The Story of My Baldness comes bearing many a postmodern gimmick that should, on paper, make it a trial to the patience of readers. The novel is, first off, a prank: The author’s real name is Arnon Grunberg, who had previously won the Netherlands’ Anton Wachter prize for debut fiction for his 1994 novel Blue Mondays. When he won it again in 2000, as Van Der Jagt, a flyspecked literary scandal erupted around the book, and the honor was revoked.

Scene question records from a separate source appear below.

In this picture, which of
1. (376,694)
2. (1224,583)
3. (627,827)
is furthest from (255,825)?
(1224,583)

The novel proper features a compulsively wisecracking, self-aware narrator, who also goes by the name Marek Van Der Jagt. He is a young philosophy student who has adopted the quest for “l’amour fou” as his life’s mission, despite the handicaps of an Oedipal attachment to his dead mother and a diminutive manhood (measuring, as he puts it, “three-quarters of a pinky, when viewed charitably and with an open mind”). He embarks on an ill-advised homeopathic regimen, which produces the hairless condition referenced in the book’s title.
Yet for all this antic farce, The Story of My Baldness is also oddly reflective, filled with half-serious philosophical maxims, on the order of “all lack of talent is criminal.” Which is to say that Arnon Grunberg may be guilty of ginning up a scandal, but he has committed no crime.